══ TESTO FORNITO ══

Per i prestiti al di sopra dei 25.000 euro, presenti nella tavola 2 della relazione che abbiamo depositato, i dati riportano un numero di domande complessive pari a 4.335 di cui quelle accettate sono state 3.860. Altri dati si riferiscono sempre ad altre comparazioni di questo tipo. Le domande di moratoria trattate dalle banche popolari sono state 43.000, 41.000 accettate, con una percentuale del 94 per cento.
Questo è il quadro generale, sul quale resto a disposizione per ogni chiarimento che fosse eventualmente necessario. Sono dati che ci confortano largamente al di sopra del sistema.

═══
══ DATI FORNITI ══

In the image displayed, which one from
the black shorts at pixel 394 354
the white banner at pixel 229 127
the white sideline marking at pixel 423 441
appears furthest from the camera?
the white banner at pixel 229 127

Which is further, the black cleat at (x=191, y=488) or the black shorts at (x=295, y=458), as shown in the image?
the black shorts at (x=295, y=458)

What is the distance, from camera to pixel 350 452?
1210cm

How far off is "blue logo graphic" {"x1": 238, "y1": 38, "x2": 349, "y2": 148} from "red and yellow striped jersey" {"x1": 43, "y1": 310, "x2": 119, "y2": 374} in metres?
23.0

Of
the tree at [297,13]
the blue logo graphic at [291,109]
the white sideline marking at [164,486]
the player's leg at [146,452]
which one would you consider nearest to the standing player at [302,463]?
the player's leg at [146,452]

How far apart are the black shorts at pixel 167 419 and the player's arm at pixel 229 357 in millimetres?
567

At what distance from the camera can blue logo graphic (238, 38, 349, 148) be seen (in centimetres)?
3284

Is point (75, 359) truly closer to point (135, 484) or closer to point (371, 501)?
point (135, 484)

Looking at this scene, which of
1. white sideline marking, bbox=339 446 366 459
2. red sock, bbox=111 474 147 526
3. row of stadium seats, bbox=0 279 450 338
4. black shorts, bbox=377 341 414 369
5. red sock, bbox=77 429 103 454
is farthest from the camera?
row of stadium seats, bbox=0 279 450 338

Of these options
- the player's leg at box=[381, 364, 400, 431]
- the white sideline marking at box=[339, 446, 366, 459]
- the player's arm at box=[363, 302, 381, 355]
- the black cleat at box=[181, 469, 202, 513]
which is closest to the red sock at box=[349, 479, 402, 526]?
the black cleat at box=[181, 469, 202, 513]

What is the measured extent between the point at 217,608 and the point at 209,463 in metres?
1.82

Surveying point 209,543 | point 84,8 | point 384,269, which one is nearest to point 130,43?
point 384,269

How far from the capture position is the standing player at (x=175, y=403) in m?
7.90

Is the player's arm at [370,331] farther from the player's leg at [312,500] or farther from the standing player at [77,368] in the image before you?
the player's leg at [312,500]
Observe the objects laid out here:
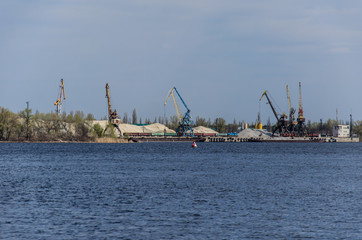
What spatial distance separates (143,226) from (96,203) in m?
10.3

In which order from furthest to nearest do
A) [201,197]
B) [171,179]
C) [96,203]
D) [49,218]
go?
[171,179]
[201,197]
[96,203]
[49,218]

═══

Ricopia parola per parola, dal testo sui prestiti e le moratorie, il brano che va da "Per i prestiti" a "94 per cento.".

▶ SOLUZIONE DEL COMPITO
Per i prestiti al di sopra dei 25.000 euro, presenti nella tavola 2 della relazione che abbiamo depositato, i dati riportano un numero di domande complessive pari a 4.335 di cui quelle accettate sono state 3.860. Altri dati si riferiscono sempre ad altre comparazioni di questo tipo. Le domande di moratoria trattate dalle banche popolari sono state 43.000, 41.000 accettate, con una percentuale del 94 per cento.